Bazı sendikalar/konfederasyonlar feminist çizgide konumlanırken, buna zıt bir biçimde kadın işçilerin taleplerinden uzaklaştılar. Düne kadar kadın işçilerin taleplerini görünür kılmak için çabalayan birkaç sendikadan bahsedebiliyorduk. Bugün onların da tablosu gerilemiş durumda. İyiden iyiye mora boyanmış, feminist çizgi ile bütünleşmiş bu sendikalar, kadın işçilerin bütünlüklü taleplerini bir kenara koyalım, ne kadın cinayetlerinde bir taraflar, ne de kadınların fabrikalarda, işyerlerinde yaşadıkları şiddete karşı hak koparıcı, sorun çözücü bir konumdalar.

Bu noktada son dönemin direniş süreçlerindeki bağımsız devrimci sendikaları ayrı bir yere koymak gerekiyor. Kadın işçilerin yaşadıkları taciz ve mobbinge örgütlenme ve direniş süreçlerinde özel olarak eğildikleri, direnişlerde kadınları öne çıkartıp taleplerini formüle ettikleri, eğitimleri konusunda çaba harcadıkları örnekler üzerinden bağımsız devrimci sendikaların olumlu pratiğine özellikle işaret etmek gerekiyor.

Komünistlere düşen sorumluluk

Tüm bunlar üzerimize düşen sorumluluğun büyüklüğünü gösteriyor. Parçası olduğumuz, müdahale ettiğimiz işçi direnişleri, eylemleri ve örgütlenme süreçlerinde kadın işçilerin yeri ve önemi üzerine kuşkusuz net bir bakışımız var. Ancak pratikte bir zorlanma yaşadığımız da açık. Ama her zorluk aşılmak içindir. Merkezden yerellere, sektörel çalışmalardan esnek çalışmalara, tüm alanlarda kadın işçi çalışmasını güçlendirme sorumluluğunun gereklerini yerine getirmeliyiz.

Kadın işçilerin örgütlenmesi, bilincinin ilerlemesi, talepleri ile eylemli süreçlere çekilmesi sınıf hareketini de güçlendirecektir. Kadın işçi çalışmamızın sınıf hareketine müdahaleden ayrı olmadığını, onun organik bir parçası olduğunu bir an bile unutmamalıyız. Kadın işçilerin mücadelesi ile beslenecek sınıf hareketi, kadın hareketindeki tıkanmaların da önünü açacak ve kadın mücadelesini güçlendirecektir.
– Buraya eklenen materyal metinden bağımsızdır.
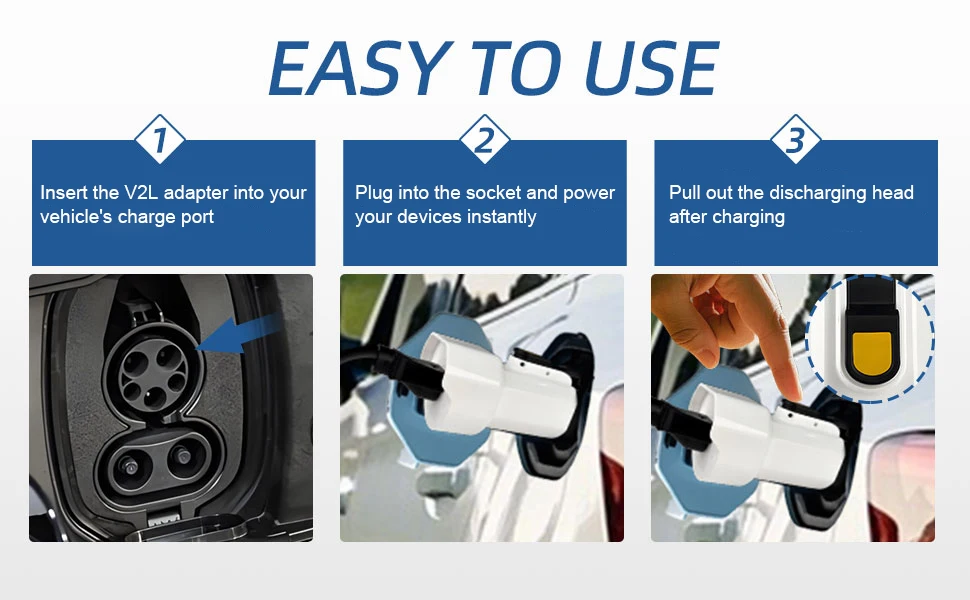 EASY TO USE

1
Insert the V2L adapter into your vehicle's charge port

2
Plug into the socket and power your devices instantly

3
Pull out the discharging head after charging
Girişte sorduğumuz sorunun muhatabı feminist hareket olmadığı gibi cevabını da onlardan beklemiyoruz. Kadın hareketi ile sınıf mücadelesinin yollarının kesişmesi ve bağ kurarak ilerlemesi için, bugüne kadar ortaya koyduğumuz değerlendirmeleri incelemeli, önermelerini hayata geçirmeli, marksist bakış açısının yön verdiği bir çizgide kadın işçilerin mücadelesini geliştirici bir çaba içerisinde olmalıyız.